Once again this year, the festival is being brought to you with the support of The ScareHouse in Etna. Ranked as one of "America's Scariest Halloween Attractions" by Travel Channel, The ScareHouse was also named as "America’s 5th Best Haunted Attraction" by Hauntworld magazine.
--------------------------------------------------------------------------------
Friday, October 8 @ 10p and Saturday, October 9 @ 10p
Tales from the Crypt
1972 / PG / 92 minutes
Before Creepshow and the Tales from the Crypt TV show became popular, this little-known film was the original adaptation of the famous E.C. horror comic. While visiting an underground catacomb, five tourists (including Joan Collins and Peter Cushing) venture off into a secret room where a mysterious, robed man shows them the horrible fates that will befall them should they decide to go through with the dastardly deeds they have secretly planned. These include killing a spouse, running away with a mistress, driving a neighbor out of town, using a mysterious idol to fulfill greedy wishes, and abusing the inhabitants of a home for the blind. This Halloween favorite is rated PG, and is good, creepy fun for the whole family.
-------------------------------------------------------------------------------
Friday, October 15 @ 10p and Saturday, October 16 @ 10p
Motel Hell
1980 / R / 102 minutes
Veteran actor Rory Calhoun stars as Farmer Vincent in this gruesome but somewhat tongue-in-cheek rural schlockfest that has now become a cult classic. "Meat is meat, and a man's gotta eat!" That was always granny's philosophy. And that's the way folks still think over at the Motel Hello (the o is burnt out on the sign) where Farmer Vincent mixes up his very special and unique blend of smoked meats. The Motel Hello is open for business folks. But if you're asked to stay for dinner, you may want to think twice!!

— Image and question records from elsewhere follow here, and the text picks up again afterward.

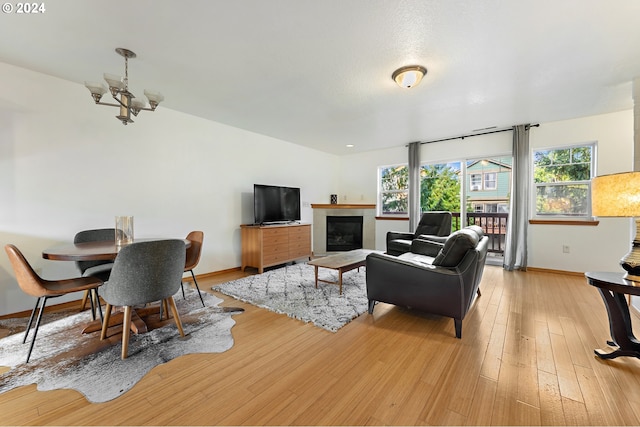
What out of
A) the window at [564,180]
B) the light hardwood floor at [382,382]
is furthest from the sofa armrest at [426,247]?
the window at [564,180]

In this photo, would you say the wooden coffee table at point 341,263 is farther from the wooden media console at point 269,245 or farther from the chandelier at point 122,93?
the chandelier at point 122,93

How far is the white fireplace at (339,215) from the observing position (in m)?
5.93

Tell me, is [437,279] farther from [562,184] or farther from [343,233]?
[343,233]

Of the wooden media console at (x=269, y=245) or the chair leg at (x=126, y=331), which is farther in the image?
the wooden media console at (x=269, y=245)

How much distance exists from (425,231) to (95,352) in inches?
175

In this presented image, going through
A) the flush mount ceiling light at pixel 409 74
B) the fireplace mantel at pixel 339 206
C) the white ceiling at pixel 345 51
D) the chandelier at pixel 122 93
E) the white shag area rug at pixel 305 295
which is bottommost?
the white shag area rug at pixel 305 295

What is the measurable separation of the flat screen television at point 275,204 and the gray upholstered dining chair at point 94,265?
2058mm

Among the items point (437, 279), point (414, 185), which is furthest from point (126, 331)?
point (414, 185)

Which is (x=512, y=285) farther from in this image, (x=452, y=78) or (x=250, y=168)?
(x=250, y=168)

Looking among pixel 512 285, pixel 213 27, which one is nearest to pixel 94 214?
pixel 213 27

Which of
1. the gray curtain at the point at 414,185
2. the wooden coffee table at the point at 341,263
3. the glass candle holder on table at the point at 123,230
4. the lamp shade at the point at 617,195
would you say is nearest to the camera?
the lamp shade at the point at 617,195

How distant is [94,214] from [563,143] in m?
6.72

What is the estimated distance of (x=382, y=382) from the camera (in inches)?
63.1

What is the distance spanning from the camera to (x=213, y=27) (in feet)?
6.38
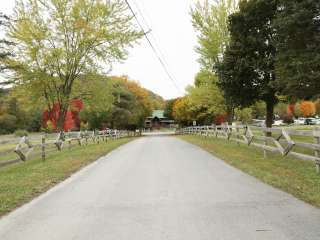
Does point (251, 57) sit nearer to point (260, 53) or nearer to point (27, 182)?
point (260, 53)

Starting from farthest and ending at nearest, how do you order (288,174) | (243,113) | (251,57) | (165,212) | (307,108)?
(307,108)
(243,113)
(251,57)
(288,174)
(165,212)

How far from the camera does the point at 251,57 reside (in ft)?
76.1

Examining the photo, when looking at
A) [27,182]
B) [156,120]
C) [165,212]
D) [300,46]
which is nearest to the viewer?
[165,212]

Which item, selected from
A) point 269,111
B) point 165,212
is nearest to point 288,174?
point 165,212

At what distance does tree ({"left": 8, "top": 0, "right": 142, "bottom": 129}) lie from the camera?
24.4 metres

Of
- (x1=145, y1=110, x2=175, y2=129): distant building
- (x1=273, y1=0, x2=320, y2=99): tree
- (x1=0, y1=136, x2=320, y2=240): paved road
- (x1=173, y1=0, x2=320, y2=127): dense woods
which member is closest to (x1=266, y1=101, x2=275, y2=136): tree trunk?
(x1=173, y1=0, x2=320, y2=127): dense woods

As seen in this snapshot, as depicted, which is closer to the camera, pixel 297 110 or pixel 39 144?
pixel 39 144

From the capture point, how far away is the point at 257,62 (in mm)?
22516

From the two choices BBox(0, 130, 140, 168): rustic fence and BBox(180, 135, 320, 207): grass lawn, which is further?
BBox(0, 130, 140, 168): rustic fence

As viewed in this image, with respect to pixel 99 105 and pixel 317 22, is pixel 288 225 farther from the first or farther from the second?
pixel 99 105

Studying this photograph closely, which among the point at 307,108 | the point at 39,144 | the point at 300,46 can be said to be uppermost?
the point at 307,108

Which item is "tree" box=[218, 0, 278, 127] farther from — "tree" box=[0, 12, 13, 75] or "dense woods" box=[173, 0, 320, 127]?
"tree" box=[0, 12, 13, 75]

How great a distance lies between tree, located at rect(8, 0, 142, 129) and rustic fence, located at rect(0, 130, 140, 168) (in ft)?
7.86

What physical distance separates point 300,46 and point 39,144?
1239cm
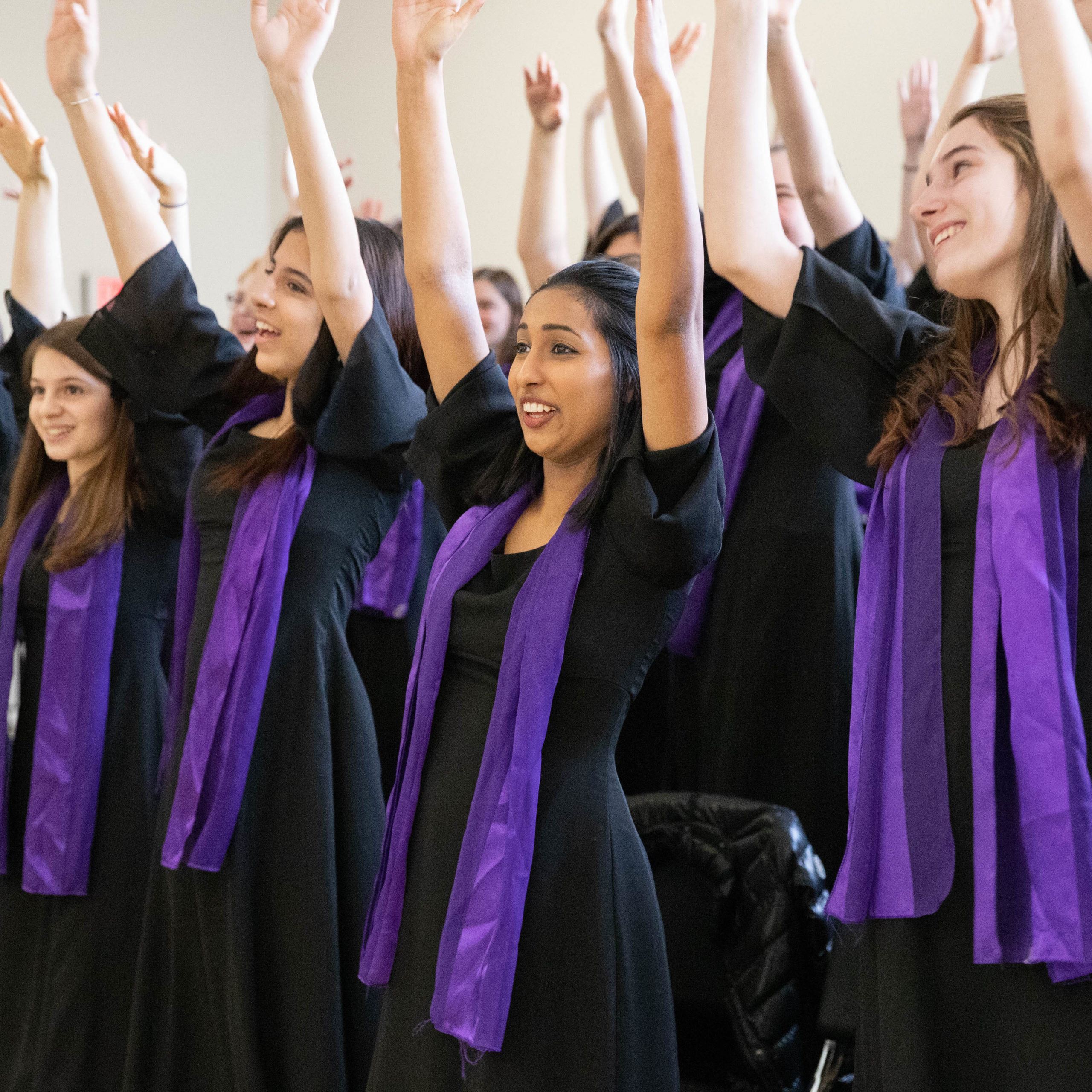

--------------------------------------------------------------------------------
Friday, October 22 @ 10p and Saturday, October 23 @ 10p
House (Hausu)
1977 / R / 87 minutes
How to describe Nobuhiko Obayahshi’s 1977 movie House? As a psychedelic ghost tale? A stream-of-consciousness bedtime story? An episode of Scooby Doo as directed by Dario Argento? Any of the above will do for this hallucinatory head trip about a schoolgirl who travels with six classmates to her ailing aunt’s creaky country home, only to come face to face with evil spirits, bloodthirsty pianos, and a demonic housecat. Too absurd to be genuinely terrifying, yet too nightmarish to be merely comic, House seems like it was beamed to Earth from another planet. Or perhaps the mind of a child: the director fashioned the script after the eccentric musings of his eleven-year-old daughter, then employed all the tricks in his analog arsenal (mattes, animation, and collage) to make them a visually astonishing, raucous reality. Never before released in the United States, and a bona fide cult classic in the making, House is one of the most exciting genre discoveries in years.
--------------------------------------------------------------------------------
Friday, October 29 @ 10p and Saturday, October 30 @ 10p
Halloween (1978 / R / 91 minutes)
In the small town of Haddonfield, Illinois, a teenage babysitter tries to survive a Halloween night of relentless terror, during which a knife-wielding maniac goes after the town's hormonally charged youths. Director John Carpenter takes this simple situation and orchestrates a superbly mounted symphony of horrors. It's a movie much scarier for its dark spaces and ominous camera movements than for its explicit bloodletting (which is actually minimal). Composed by Carpenter himself, the movie's freaky music sets the tone; and his script (cowritten with Debra Hill) is laced with references to other horror pictures, especially Psycho. The baby sitter is played by Jamie Lee Curtis, the real-life daughter of Psycho victim Janet Leigh; and the obsessed policeman played by Donald Pleasence is named Sam Loomis, after John Gavin's character in Psycho. In the end, though, Halloween stands on its own as an uncannily frightening experience--it's one of those movies that had audiences literally jumping out of their seats and shouting at the screen. ("No! Don't drop that knife!") Produced on a low budget, the picture turned a monster profit, and spawned many sequels, none of which approached the 1978 original.